** START Record excerpts **
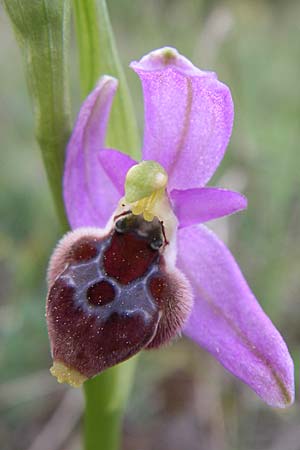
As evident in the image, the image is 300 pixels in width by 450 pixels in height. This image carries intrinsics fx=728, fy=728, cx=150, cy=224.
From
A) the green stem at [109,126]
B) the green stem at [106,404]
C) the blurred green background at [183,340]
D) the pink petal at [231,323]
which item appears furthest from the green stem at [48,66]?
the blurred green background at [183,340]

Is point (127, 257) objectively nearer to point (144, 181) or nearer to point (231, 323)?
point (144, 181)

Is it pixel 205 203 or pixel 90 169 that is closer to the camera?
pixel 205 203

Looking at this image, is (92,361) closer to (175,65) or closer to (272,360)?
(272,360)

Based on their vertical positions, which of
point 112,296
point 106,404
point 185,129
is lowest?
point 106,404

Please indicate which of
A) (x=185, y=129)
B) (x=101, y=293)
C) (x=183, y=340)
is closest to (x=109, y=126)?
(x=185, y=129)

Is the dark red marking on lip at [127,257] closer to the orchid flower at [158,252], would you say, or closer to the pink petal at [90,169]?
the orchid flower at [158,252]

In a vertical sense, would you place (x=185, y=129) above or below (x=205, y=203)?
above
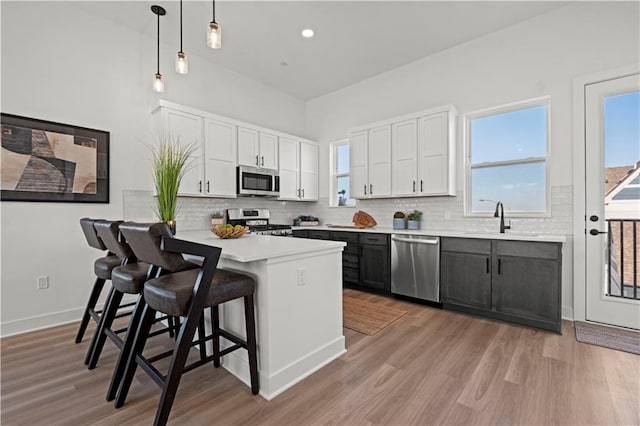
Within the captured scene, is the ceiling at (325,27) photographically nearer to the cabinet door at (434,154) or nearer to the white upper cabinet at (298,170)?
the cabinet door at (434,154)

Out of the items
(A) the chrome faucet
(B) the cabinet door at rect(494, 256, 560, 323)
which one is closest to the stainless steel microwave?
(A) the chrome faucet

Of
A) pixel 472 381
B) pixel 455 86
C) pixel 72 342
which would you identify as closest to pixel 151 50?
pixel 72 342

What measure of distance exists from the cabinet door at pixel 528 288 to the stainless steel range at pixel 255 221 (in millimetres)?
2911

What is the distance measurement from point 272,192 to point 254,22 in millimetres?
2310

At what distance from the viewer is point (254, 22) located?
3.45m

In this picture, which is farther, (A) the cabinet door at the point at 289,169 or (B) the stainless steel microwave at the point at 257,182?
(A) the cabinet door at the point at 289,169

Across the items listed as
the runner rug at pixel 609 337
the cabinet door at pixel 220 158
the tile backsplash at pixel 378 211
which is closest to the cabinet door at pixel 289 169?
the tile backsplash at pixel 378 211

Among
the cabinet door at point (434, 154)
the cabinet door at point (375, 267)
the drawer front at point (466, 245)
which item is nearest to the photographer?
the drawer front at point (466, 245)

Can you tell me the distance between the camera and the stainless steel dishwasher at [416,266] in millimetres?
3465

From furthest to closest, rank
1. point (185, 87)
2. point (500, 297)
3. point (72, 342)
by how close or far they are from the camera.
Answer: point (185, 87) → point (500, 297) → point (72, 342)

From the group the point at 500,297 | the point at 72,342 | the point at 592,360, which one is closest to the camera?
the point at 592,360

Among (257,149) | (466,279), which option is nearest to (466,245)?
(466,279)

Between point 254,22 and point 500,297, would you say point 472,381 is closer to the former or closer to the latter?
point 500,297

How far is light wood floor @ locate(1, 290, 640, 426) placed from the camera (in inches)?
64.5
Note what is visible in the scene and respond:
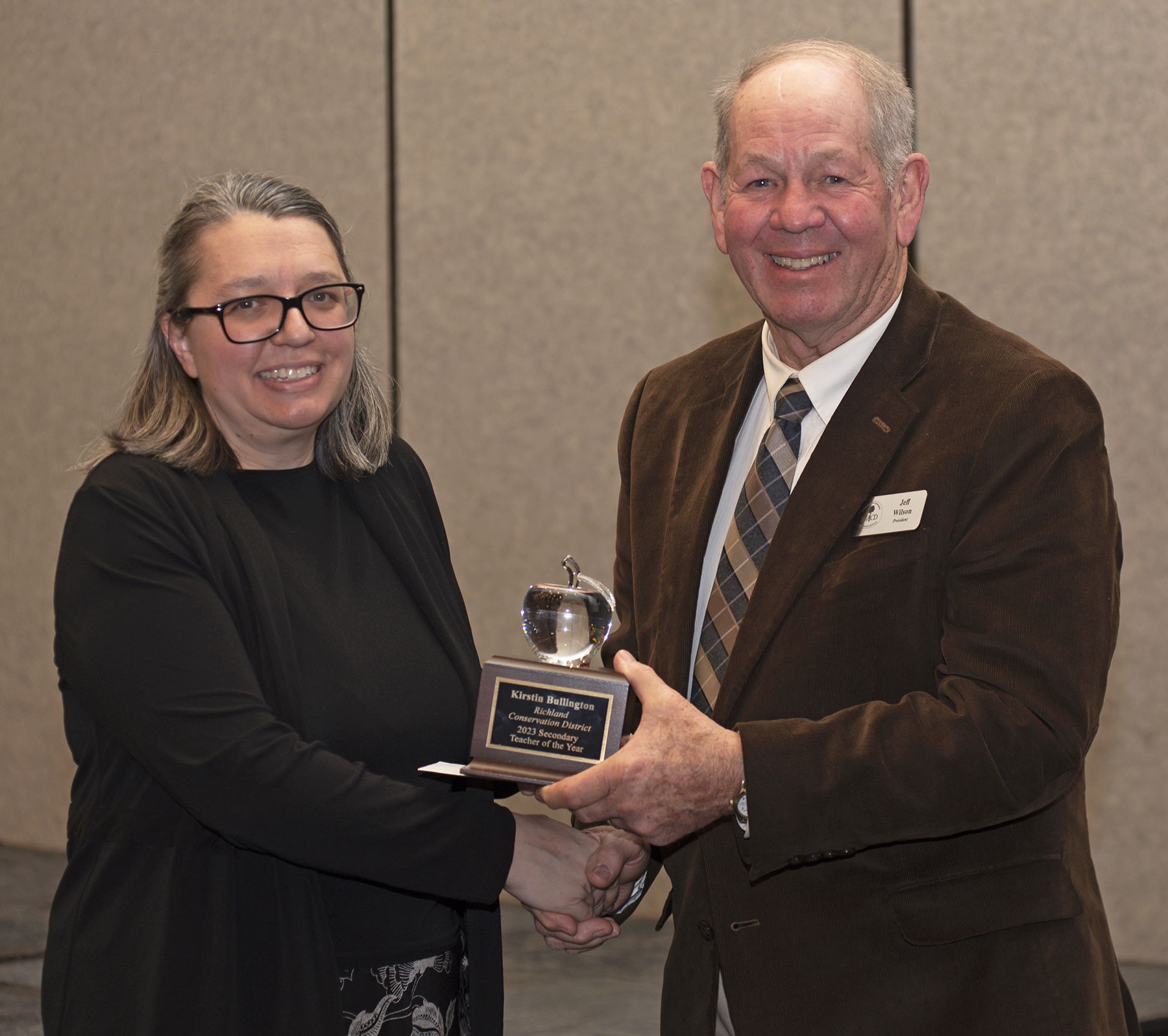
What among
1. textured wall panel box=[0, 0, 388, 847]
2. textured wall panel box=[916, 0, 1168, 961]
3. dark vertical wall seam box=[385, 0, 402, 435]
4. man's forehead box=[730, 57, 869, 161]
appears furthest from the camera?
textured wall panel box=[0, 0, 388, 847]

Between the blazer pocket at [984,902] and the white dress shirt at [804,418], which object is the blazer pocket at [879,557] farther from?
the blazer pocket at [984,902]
** END Record excerpts **
Exercise objective →
Copy out, word for word, everything from the line containing "Between the blazer" down to the last line of the items.

Reply to the task →
Between the blazer pocket at [984,902] and the white dress shirt at [804,418], which object is the blazer pocket at [879,557] farther from?
the blazer pocket at [984,902]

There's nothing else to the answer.